• _EXERCISE REQUIREMENTS_
From the listing below, please restate exactly the lines beginning at the one with "Morphotropic Phase Boundary" and ending at the one with "Ref.: 10.004.003 | Cód.: 70081 - 501042", both included, and skip the pictures.

(Beginning of RECORDS FOR THIS TASK)

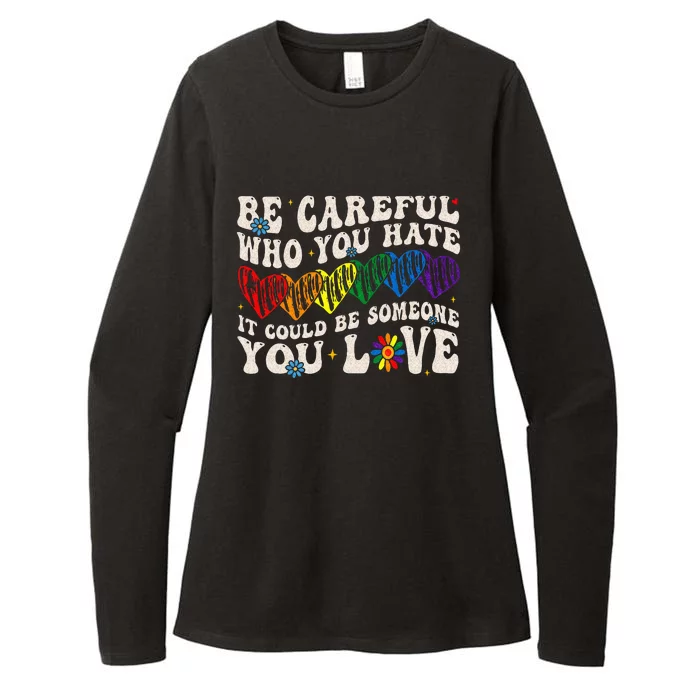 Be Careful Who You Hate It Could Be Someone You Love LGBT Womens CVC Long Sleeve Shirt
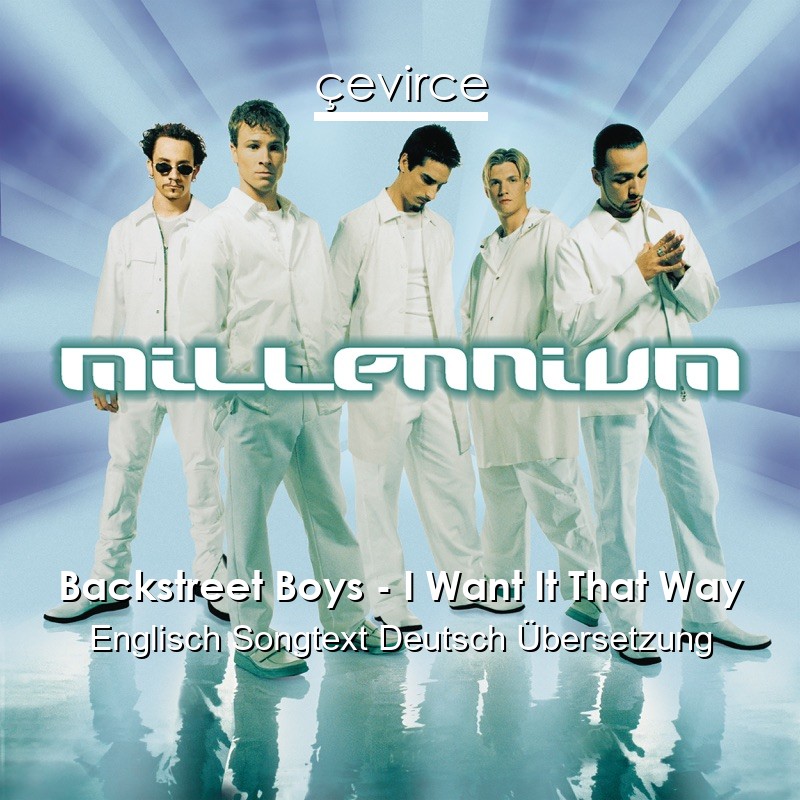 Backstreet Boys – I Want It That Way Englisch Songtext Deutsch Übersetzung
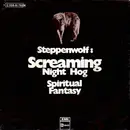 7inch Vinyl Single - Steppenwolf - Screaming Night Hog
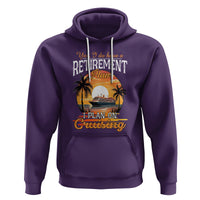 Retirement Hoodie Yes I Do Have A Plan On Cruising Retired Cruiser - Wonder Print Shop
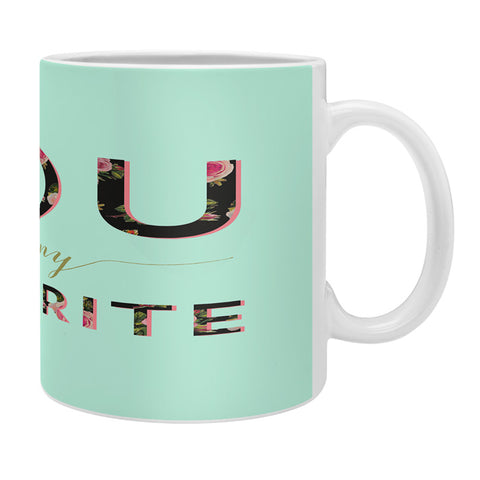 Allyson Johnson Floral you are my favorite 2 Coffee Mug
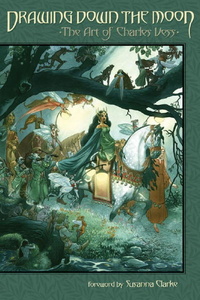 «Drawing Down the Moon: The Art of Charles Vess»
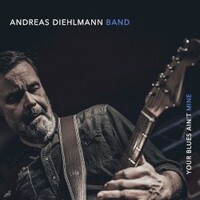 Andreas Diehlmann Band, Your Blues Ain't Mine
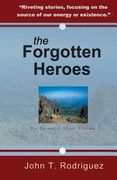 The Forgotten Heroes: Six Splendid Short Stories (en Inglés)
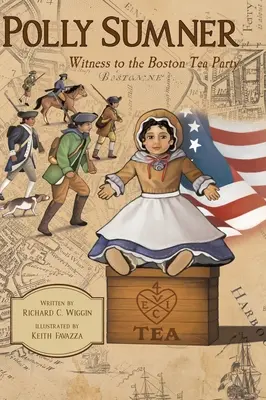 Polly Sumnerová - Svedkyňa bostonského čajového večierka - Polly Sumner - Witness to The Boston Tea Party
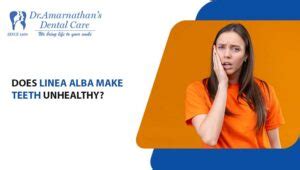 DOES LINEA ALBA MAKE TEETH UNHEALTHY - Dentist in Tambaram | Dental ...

(End of RECORDS FOR THIS TASK)
(Beginning of RECORDS FOR THIS TASK)

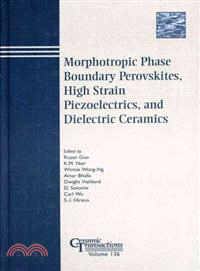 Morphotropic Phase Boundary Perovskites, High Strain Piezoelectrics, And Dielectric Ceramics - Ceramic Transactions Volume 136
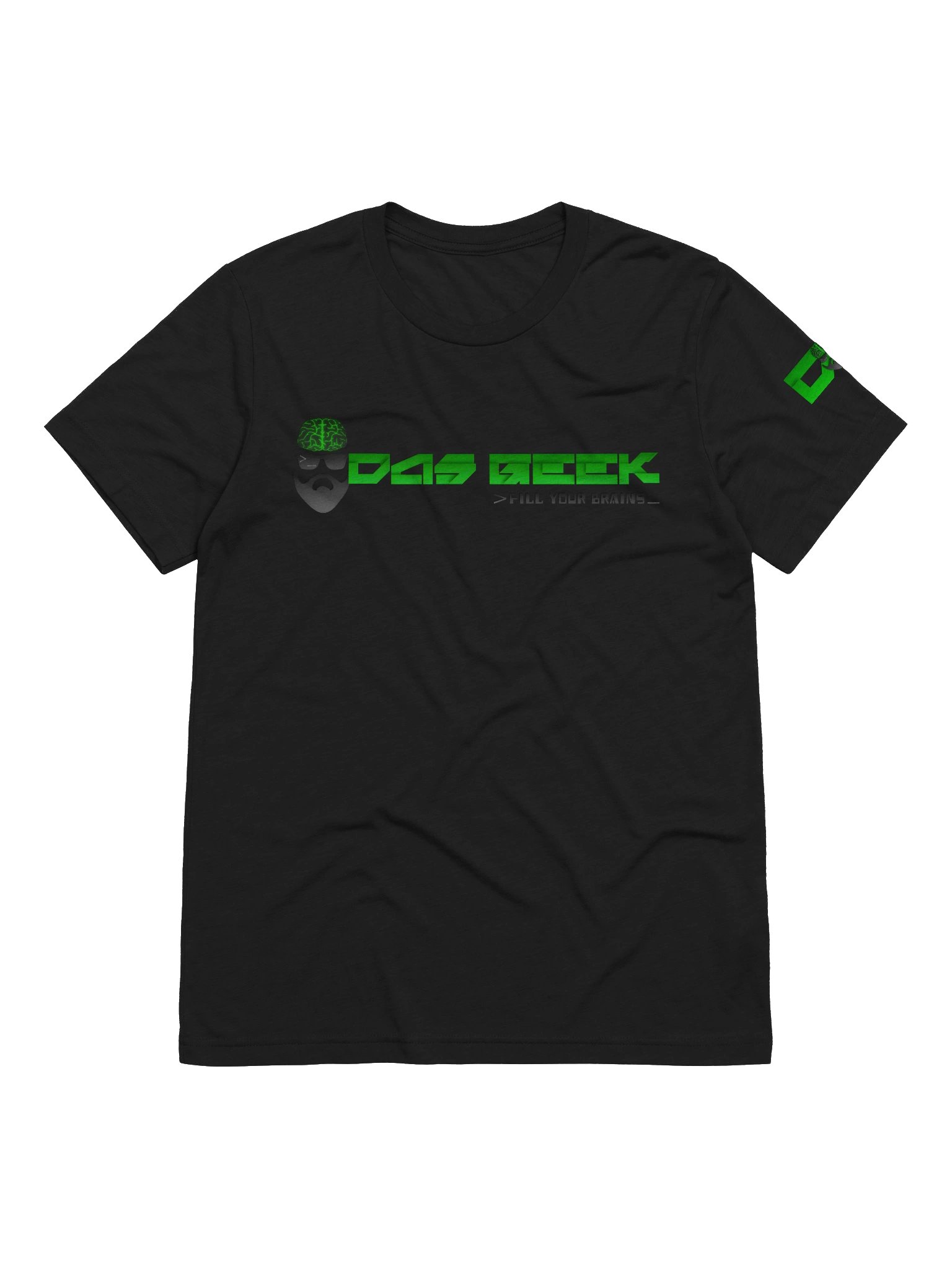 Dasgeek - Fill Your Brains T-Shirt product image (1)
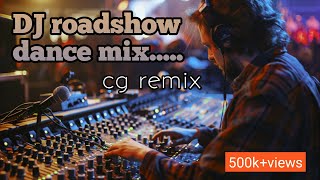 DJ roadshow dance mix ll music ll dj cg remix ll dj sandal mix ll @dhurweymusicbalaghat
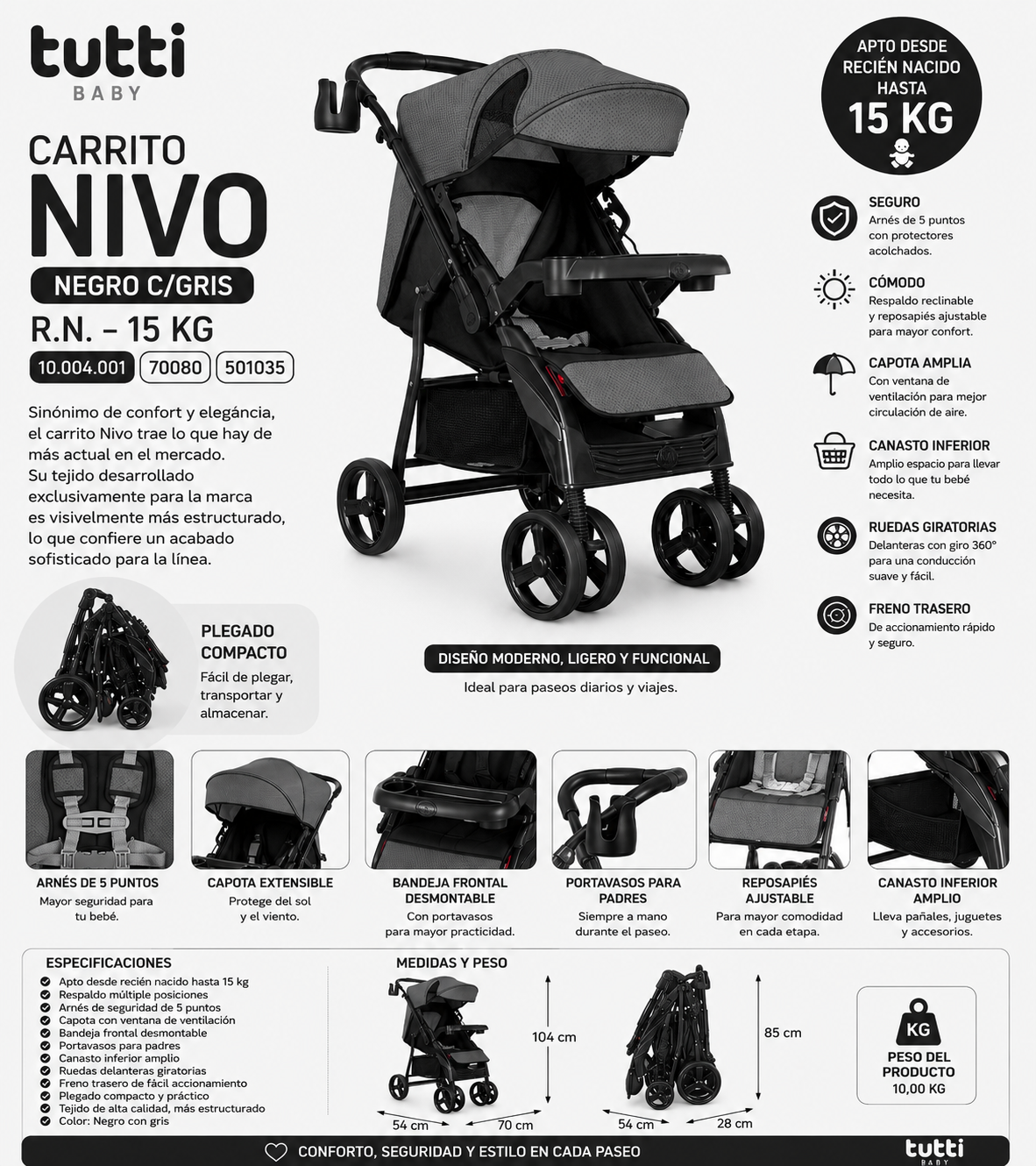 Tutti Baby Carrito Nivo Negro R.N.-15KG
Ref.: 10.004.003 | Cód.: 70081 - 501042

(End of RECORDS FOR THIS TASK)

• _TASK SOLUTION_
 Morphotropic Phase Boundary Perovskites, High Strain Piezoelectrics, And Dielectric Ceramics - Ceramic Transactions Volume 136
 Dasgeek - Fill Your Brains T-Shirt product image (1)
 DJ roadshow dance mix ll music ll dj cg remix ll dj sandal mix ll @dhurweymusicbalaghat
 Tutti Baby Carrito Nivo Negro R.N.-15KG
Ref.: 10.004.003 | Cód.: 70081 - 501042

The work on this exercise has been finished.